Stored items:
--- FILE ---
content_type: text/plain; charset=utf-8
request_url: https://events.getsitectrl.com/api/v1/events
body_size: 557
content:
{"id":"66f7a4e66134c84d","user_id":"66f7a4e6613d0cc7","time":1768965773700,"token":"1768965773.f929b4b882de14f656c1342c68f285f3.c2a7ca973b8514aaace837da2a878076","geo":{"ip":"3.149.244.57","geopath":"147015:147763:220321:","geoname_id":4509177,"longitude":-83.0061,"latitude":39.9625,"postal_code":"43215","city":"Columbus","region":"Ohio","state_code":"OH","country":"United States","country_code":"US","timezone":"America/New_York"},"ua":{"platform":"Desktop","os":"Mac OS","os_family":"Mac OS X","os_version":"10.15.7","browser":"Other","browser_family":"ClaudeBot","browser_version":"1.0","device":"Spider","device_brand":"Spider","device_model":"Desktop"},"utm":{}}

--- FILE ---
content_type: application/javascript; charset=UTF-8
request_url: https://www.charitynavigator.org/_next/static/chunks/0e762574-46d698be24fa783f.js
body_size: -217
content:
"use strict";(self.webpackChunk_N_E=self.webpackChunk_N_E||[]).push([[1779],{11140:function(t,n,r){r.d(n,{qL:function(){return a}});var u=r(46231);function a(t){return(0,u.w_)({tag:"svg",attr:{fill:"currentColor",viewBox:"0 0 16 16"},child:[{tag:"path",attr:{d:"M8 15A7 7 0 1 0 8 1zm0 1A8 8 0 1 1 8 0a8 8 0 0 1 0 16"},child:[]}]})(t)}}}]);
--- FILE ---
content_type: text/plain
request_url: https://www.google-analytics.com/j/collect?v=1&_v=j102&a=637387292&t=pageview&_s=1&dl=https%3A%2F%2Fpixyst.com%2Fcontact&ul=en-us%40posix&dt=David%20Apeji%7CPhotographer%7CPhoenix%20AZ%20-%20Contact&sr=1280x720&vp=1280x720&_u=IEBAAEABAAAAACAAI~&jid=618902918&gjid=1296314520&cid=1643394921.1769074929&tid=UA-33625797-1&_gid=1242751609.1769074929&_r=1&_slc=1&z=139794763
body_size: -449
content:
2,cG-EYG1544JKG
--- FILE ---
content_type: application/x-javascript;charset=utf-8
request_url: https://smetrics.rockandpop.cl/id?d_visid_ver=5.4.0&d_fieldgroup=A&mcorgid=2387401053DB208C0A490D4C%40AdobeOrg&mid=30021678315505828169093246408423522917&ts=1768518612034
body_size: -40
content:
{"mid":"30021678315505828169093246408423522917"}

> _WORK INSTRUCTIONS_: The expected output is the run of lines from the one holding "body_size: -217" to the last line of the entries above, each reproduced character for character.

> _COMPLETED EXERCISE_:
body_size: -217
content:
"use strict";(self.webpackChunk_N_E=self.webpackChunk_N_E||[]).push([[1779],{11140:function(t,n,r){r.d(n,{qL:function(){return a}});var u=r(46231);function a(t){return(0,u.w_)({tag:"svg",attr:{fill:"currentColor",viewBox:"0 0 16 16"},child:[{tag:"path",attr:{d:"M8 15A7 7 0 1 0 8 1zm0 1A8 8 0 1 1 8 0a8 8 0 0 1 0 16"},child:[]}]})(t)}}}]);
--- FILE ---
content_type: text/plain
request_url: https://www.google-analytics.com/j/collect?v=1&_v=j102&a=637387292&t=pageview&_s=1&dl=https%3A%2F%2Fpixyst.com%2Fcontact&ul=en-us%40posix&dt=David%20Apeji%7CPhotographer%7CPhoenix%20AZ%20-%20Contact&sr=1280x720&vp=1280x720&_u=IEBAAEABAAAAACAAI~&jid=618902918&gjid=1296314520&cid=1643394921.1769074929&tid=UA-33625797-1&_gid=1242751609.1769074929&_r=1&_slc=1&z=139794763
body_size: -449
content:
2,cG-EYG1544JKG
--- FILE ---
content_type: application/x-javascript;charset=utf-8
request_url: https://smetrics.rockandpop.cl/id?d_visid_ver=5.4.0&d_fieldgroup=A&mcorgid=2387401053DB208C0A490D4C%40AdobeOrg&mid=30021678315505828169093246408423522917&ts=1768518612034
body_size: -40
content:
{"mid":"30021678315505828169093246408423522917"}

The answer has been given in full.